Professional Soapbox

Monday, February 06, 2012

For a large part of my professional career, I have worked with families in poverty.

Yes, I was a child care provider in some high end child care centers.  I cared for children who would most likely never worry about hunger or heat or warm clothes. They were the children of the upper middle class.

However, I was also the Director of the Somersworth Early Learning Center. This facility was built with Community Block Grant funds,and was affiliated with the Housing Authority. We were situated next to the low income housing development.

Sometimes, when giving tours, potential families would point over to the Development and ask if we had problems with "those people".  After all, we were a very new building, beautifully constructed. We attained NAEYC accreditation. Many staff had teaching degrees.  Our reputation in the community was solid.

The first time someone asked me about "those people", I was taken aback. Who?

The life in a good child care center is intimate. You know families. You see them as parents, people, humans. They struggle, they share, they  allow themselves to be imperfect and vulnerable. 

As this center received USDA food commodities and was a contract agency with the State of NH for the CCDF scholarship program, we maintained financial and personal information on all families. We housed court orders and custody decrees. We worked with children who were being raised by grandparents and those who were in foster or protective custody. We talked with Moms, Dads, Aunts, Grandparents, Case workers, Guardian Ad Litem's  and Therapists.

But that stuff? That was adult stuff. In the classroom, there were only children. They did not know or care where the other children lived. They played, they grew, they fought, the giggled and stomped in mud puddles. There was no differentiation in the care and love that any of them received.

So when I would get that question, I would pause and ask for clarification. To where exactly were they referring? If they had the cojones to persist, I would smile and gesture to the classroom.

"There are several children in this room who live in the Housing Development", I would say......and smile.  The person would look around, as if the poor children would be wearing a Scarlet "P" to distinguish them from the other One Year Olds.

Those families almost never came back.

My job - among many during that time -  was to make sure that quality education and care was available to ALL children. Being poor did not mean that you got the crappy run down facility and the least trained teachers. Being poor did not mean you lived in a basement with 12 other children under florescent lighting with no educational curriculum.

EXERCISE INSTRUCTIONS>
Rewrite the child care post above from "As this center" up to and including "of them received.", swapping "mud puddles" for "rain puddles".

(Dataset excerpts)
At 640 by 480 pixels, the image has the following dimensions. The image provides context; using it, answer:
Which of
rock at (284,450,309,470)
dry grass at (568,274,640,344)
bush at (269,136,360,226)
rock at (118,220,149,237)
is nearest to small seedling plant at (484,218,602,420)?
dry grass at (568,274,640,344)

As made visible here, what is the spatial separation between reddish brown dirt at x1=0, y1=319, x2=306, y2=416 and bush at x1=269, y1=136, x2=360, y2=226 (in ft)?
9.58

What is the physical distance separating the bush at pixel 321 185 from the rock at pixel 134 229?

TASK RESULT>
As this center received USDA food commodities and was a contract agency with the State of NH for the CCDF scholarship program, we maintained financial and personal information on all families. We housed court orders and custody decrees. We worked with children who were being raised by grandparents and those who were in foster or protective custody. We talked with Moms, Dads, Aunts, Grandparents, Case workers, Guardian Ad Litem's  and Therapists.

But that stuff? That was adult stuff. In the classroom, there were only children. They did not know or care where the other children lived. They played, they grew, they fought, the giggled and stomped in rain puddles. There was no differentiation in the care and love that any of them received.